It’s turning into a good summer for Banff-born artist Wendy Bradley. Bradley has a solo show opening this week at the Whyte Museum of the Canadian Rockies and later this summer, will be represented at Canada House Gallery.
Assiniboine, Wintry Morning by Wendy Bradley.
Assiniboine, Wintry Morning by Wendy Bradley.

It’s turning into a good summer for Banff-born artist Wendy Bradley.

Bradley has a solo show opening this week at the Whyte Museum of the Canadian Rockies and later this summer, will be represented at Canada House Gallery.

“That’s been a goal of mine since 1997,” she said of both recent successes. “My first one was to have my own solo show at the Whyte and then after that I wanted to show at Canada House because it has been such a huge presence in Banff and Western Canada and it seemed to fit that since I was born here and grew up here I should be represented by them here.

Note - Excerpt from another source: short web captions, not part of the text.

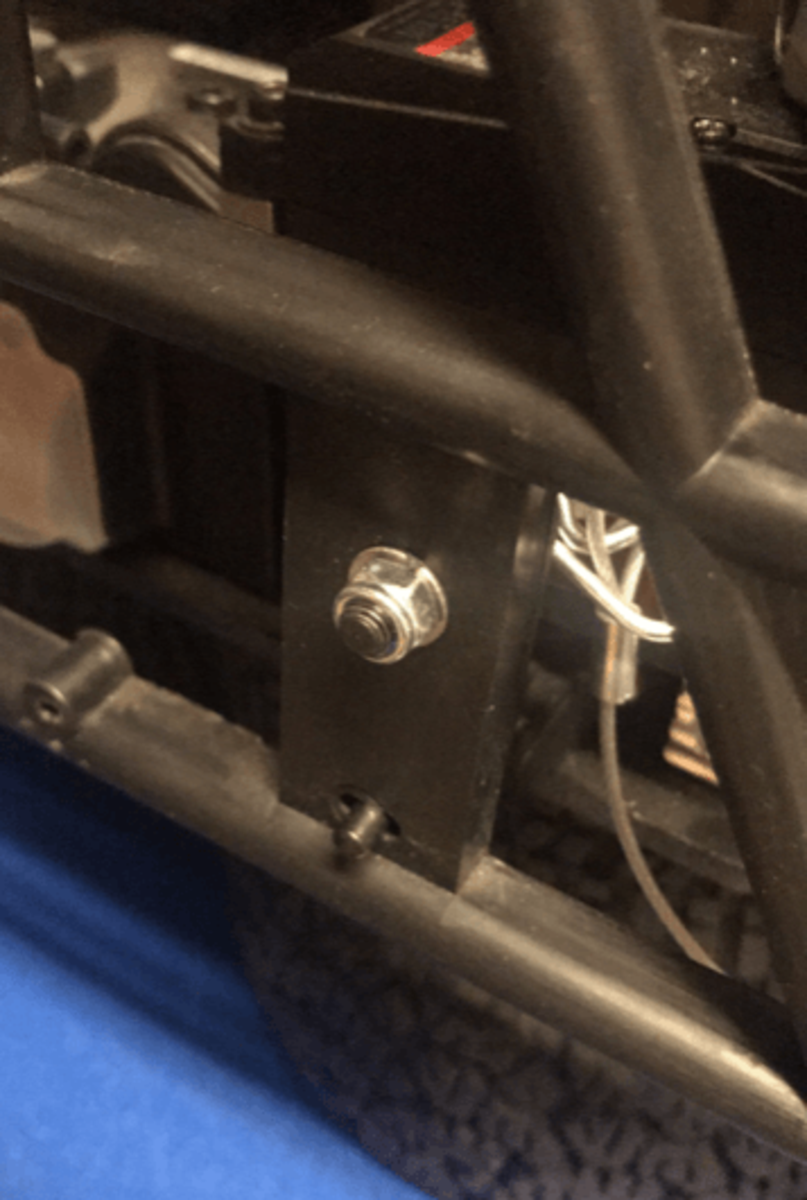 Vertigo VEKTA 5 - Side Quick Release System [130914]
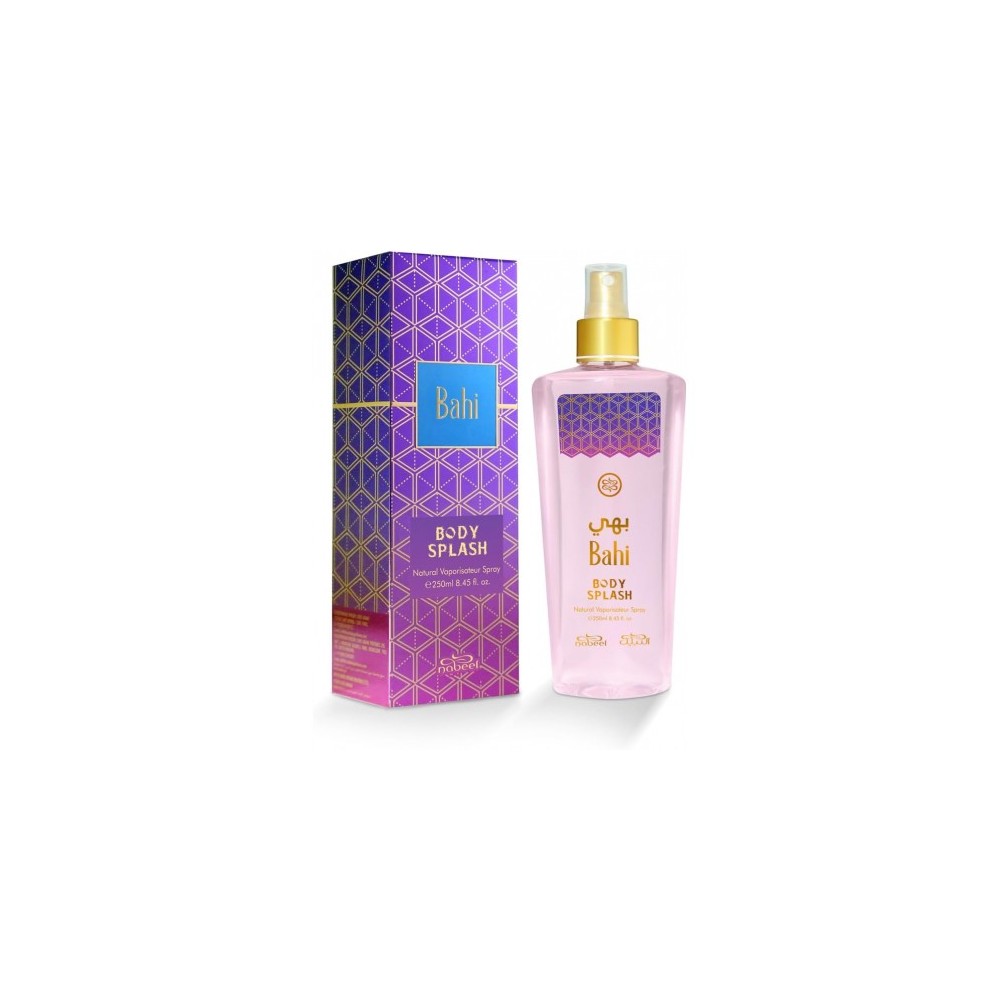 Nabeel Bahi - Acqua Profumata Corpo 250 ml 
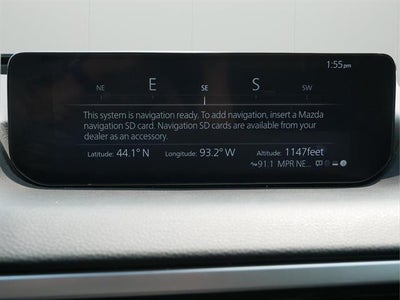 2025 Mazda Mazda CX-50 Base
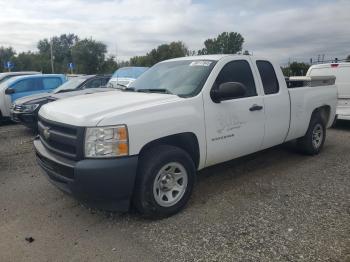  Salvage Chevrolet Silverado C1500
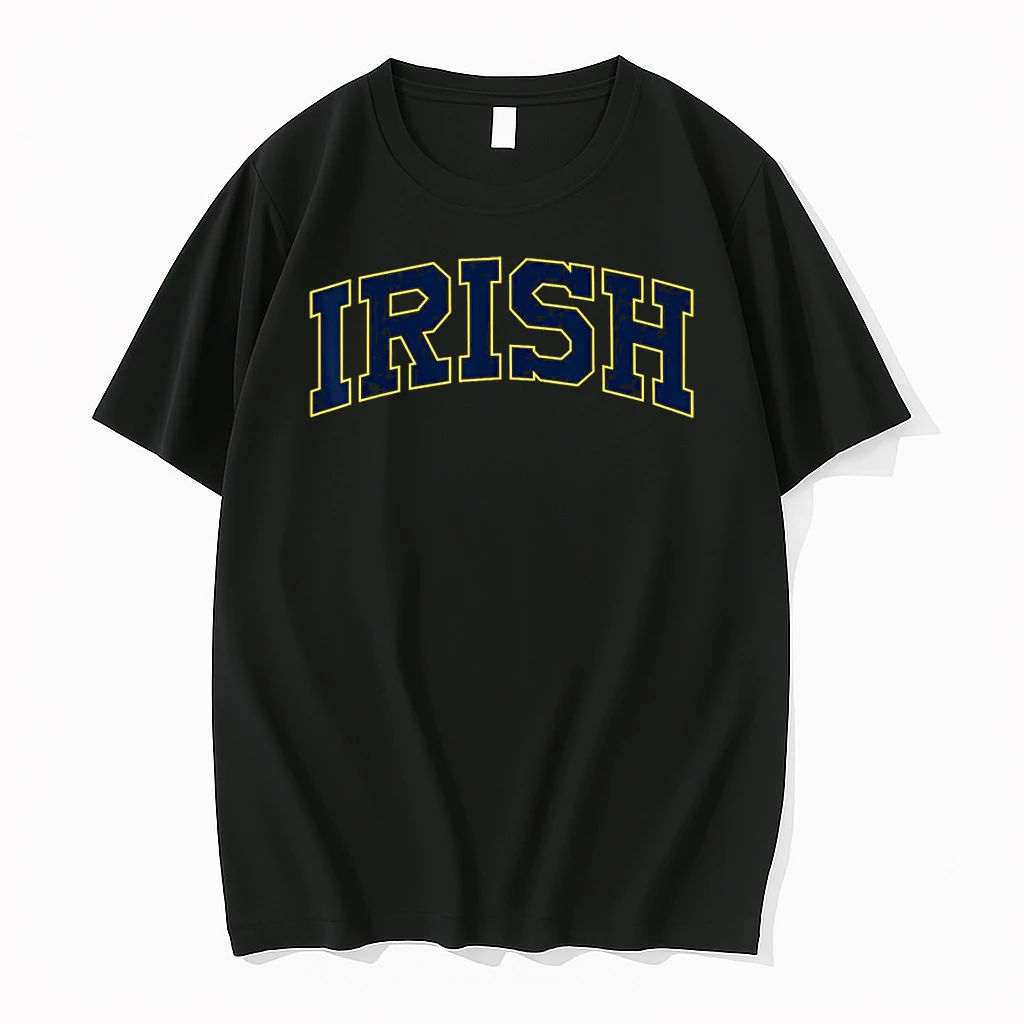 Irish Throwback Irish Pride Classic Green Shirts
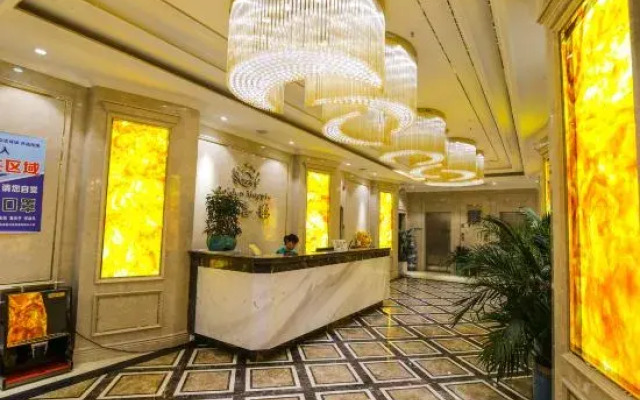 Jinxixi Hotel (Lu'an Yeji Jinghui Old Street Branch)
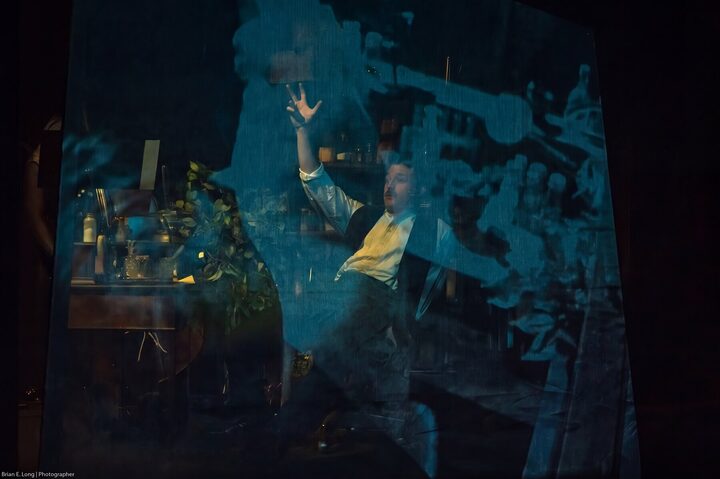 The Curious Case of Dr. Jekyll and Mr. Hyde performance photograph 75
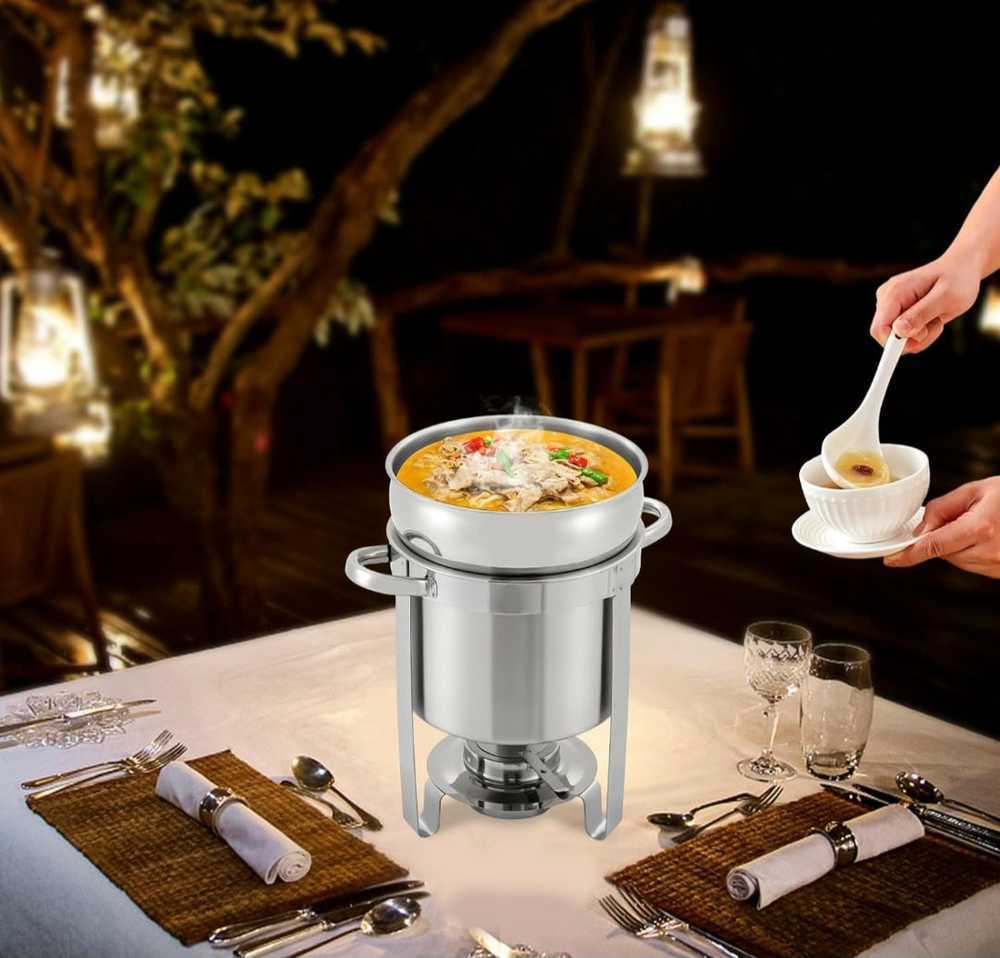 Sriubos marmitas maisto šildytuvas 11 L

“It’s a very prestigious gallery and I’m really happy with the way Barb and Eric (Pelham) continue to grow the gallery and who they are as people.

“I’m very excited. I feel as if I’m really walking into my future right now and it is really exciting.”

W.J. Bradley: Seasons, Art Show and Sale, opens in the Swiss Guides Room Friday (June 27) with a reception from 6:30-8:30 p.m.

It’s a fitting time for Bradley to take this big step forward, as her work is also showing a new direction and maturity with an exploration of abstraction.

“There’s a sense of abstraction that is happening too that is very cool. It’s a step away from the representational, but its not so far away that I’m losing touch with that,” she said.

Bradley described it as natural progression that comes with a new chapter in her life. She’s at a point in her career as a landscape painter that her skills, techniques and knowledge are more refined than they were 10, or even five years ago.

But perhaps most importantly, Bradley is a grandmother now and that has had a subtle, but important effect on her work.

“A big piece of that when I became a grandmother twice in one year even in preparation for that event happening, what you think about, what you’re introspective about, what you value in your life shifts just a little bit and that is where I think it is from and it is going to be reflected in the work, it can’t not,” she said.

Her paintings are still very much hers, especially down to the glaze that give her work depth and a remarkable reflective quality in the water and sky.

Bradley’s show will be the last art show and sale presented in the Swiss Guides Room before the Whyte Museum transitions that space into a founders’ gallery where the work of Peter and Catharine Whyte will be presented and celebrated.

“I’m so grateful to have this show at the Whyte,” Bradley said. “I’m the last artist in this format, so I definitely want to express my gratitude and gratitude on behalf of all the artists who have been part of this particular program of shows that they have done over the last few years because it is incredible important to us in the community to have that exposure and to have that calibre, there’s a credibility with showing at the Whyte Museum and it opens doors tremendously for us as artists here in the Bow Valley and it can’t be understated how valuable it has been to us.”